Friday, April 8, 2011

The GOP "Think Tanks"

The Overton Window describes a "window" in the range of public reactions to ideas in public discourse, in a spectrum of all possible options on a particular issue. It is named after its originator, Joseph P. Overton, former vice president of the Mackinac Center for Public Policy. (Glenn Beck named his new "thriller" novel The Overton Window.)

"My attitude is that if the economy’s good for folks from the bottom up, it’s gonna be good for everybody. If you’ve got a plumbing business, you’re gonna be better off if you’ve got a whole bunch of customers who can afford to hire you; and right now everybody’s so pinched that business is bad for everybody - and I think when you spread the wealth around, it’s good for everybody." - Barack Obama to Joe the Plumber (October 12, 2008)

President Obama never "spread the wealth around"; if anything, he further enriched the uber-rich with more tax breaks last year. For the past 30 years it has been the Republicans who have "spread the wealth around"...spreading it to places such as China, India, Mexico, the Philippines, Vietnam, etc.

Hey Mister John Boehner, where are the jobs that your GOP buddies allowed corporate America to ship overseas?

RAY BUURSMA - "Hundreds of thousands of manufacturing jobs went overseas while the politicians did nothing to stop them. Yet you continue to elect leaders who offer nothing but tax cuts, as if that would stem the flow of disappearing jobs."

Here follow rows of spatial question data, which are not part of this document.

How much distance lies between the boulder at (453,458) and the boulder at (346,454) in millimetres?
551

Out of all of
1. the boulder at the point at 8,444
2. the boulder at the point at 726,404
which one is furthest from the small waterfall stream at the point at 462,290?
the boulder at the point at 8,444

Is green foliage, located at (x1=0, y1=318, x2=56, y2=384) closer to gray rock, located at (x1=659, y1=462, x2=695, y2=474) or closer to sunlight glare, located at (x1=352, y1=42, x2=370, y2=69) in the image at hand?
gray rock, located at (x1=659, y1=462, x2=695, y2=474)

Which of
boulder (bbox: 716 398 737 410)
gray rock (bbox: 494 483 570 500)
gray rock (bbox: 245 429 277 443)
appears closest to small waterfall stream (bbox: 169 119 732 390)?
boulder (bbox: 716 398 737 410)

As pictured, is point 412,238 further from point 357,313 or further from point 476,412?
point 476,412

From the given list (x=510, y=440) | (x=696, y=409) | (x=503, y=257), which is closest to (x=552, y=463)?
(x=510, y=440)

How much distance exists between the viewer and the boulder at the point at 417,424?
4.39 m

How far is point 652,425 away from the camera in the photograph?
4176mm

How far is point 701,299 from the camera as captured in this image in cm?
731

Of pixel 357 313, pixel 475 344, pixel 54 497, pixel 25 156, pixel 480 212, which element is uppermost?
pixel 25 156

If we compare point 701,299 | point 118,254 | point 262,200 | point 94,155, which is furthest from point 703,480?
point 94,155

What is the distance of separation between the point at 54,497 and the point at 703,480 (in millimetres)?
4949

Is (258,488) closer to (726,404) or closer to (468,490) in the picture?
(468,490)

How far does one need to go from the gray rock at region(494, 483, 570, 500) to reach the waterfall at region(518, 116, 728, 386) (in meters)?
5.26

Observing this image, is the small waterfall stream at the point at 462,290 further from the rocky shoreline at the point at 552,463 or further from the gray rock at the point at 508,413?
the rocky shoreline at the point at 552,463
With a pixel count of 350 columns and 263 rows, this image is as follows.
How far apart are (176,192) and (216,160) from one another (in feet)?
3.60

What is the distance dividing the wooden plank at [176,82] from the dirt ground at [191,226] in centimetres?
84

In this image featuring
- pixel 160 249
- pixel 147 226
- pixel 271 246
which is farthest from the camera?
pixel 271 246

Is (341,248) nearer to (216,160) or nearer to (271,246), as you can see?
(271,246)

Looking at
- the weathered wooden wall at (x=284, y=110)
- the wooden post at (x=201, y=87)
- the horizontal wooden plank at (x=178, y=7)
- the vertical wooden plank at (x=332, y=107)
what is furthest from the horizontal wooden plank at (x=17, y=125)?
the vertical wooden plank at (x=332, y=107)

The Mackinac Center for Public Policy is a fervent advocate of privatization - its scholars support outsourcing everything, from public school districts to state prisons. They also back anti-union legislation as well.

RAY BUURSMA - "You bought into the myth that unions are the cause of America’s demise. You didn’t bother to learn America became a world power when union membership was at its peak."

READ: Behind Michigan's "Financial Martial Law": Corporations and Right-Wing Billionaires - The think tank that inspired Gov. Rick Snyder's controversial bill is bankrolled by some of the same donors that funded Wisconsin's attack on unions.

The Mackinac Center for Public Policy is part of a network of state-based groups associated with the Heritage Foundation, the influential right-wing think tank in Washington.

The Mackinac Center does not disclose its donors but a review of tax records shows that the group's funders include the charitable foundations of the nation's largest corporations and a host of wealthy conservative and libertarian benefactors such as Koch Industries*, Blackwater, and Wal-Mart.

* The Koch brothers fund an array of organizations opposed to unions, including the Mackinaw Center (associated with the Heritage Foundation), Americans for Prosperity, the Cato Institute, and the Reason Foundation.

On their web side the Mackinac Center claims they are a "nonpartisan research and educational institute" and they claim to provide "objective analysis" and claim they are against "government intervention" and claim to be "committed to its independence".

Michael LaFaive, director of the Mackinac Center's*  fiscal policy initiative, says the Center is never influenced by its donors: "We are happy to take checks from people who don't agree with us, but they're not the ones sending us money."

* The Mackinac Center claims to be a nonprofit, tax-exempt organization under Section 501(c)(3)** of the Internal Revenue Code.

** Defined by the IRS Tax Code: Section 501(c)(3) Charitable Organizations. "The organization must not be organized or operated for the benefit of private interests."

"Nothing in life is free, especially free markets. 'Free' is the user-friendly propaganda code word for 'outsource'." ~ Bud Meyers (April 8, 2011)

The Koch brothers also funds The Tea Party Patriots Inc.* whose mission statement boasts their core value as free markets. The Tea Party Patriots operates as a social welfare organization organized under section 501(c)(4) of the Internal Revenue Code. Contributions to Tea Party Patriots, Inc. are not deductible as charitable contributions for income tax purposes.

* Defined by the IRS Tax Code: Social Welfare Organizations - 501(c)(4) "An organization that restricts the use of its facilities to employees of selected corporations and their guests is primarily benefiting a private group rather than the community and, therefore, does not qualify as a section 501(c)(4) organization."
If I still had a job, I'd wouldn't donate to either of these organizations. Why pay someone to lay you off?

To bring back the Middle-Class in America we only need to do three very simple things:
  1.  (A) Eliminate ALL political contributions by ALL organizations and corporations to stop influencing elections. Only allow one donation (up to $1,000 per one registered voter.) A law in congress MUST be passed to accomplish this, and if necessary, an amendment added to the U.S. Constitution to prohibit doing so. (B) Or have all individual federal tax returns designate $3 per person as political contributions (if they are registered voters) and divide these funds equally between the two major political parties for campaigning.
  2. Have ALL corporations and benefactors of capital gains pay the exact same tax rate on ALL GROSS EARNINGS, the same as individuals - and eliminate ALL tax loopholes with a very simple tax code.
  3. Nationalize the banks (and big oil, and the GOP "Think Tanks").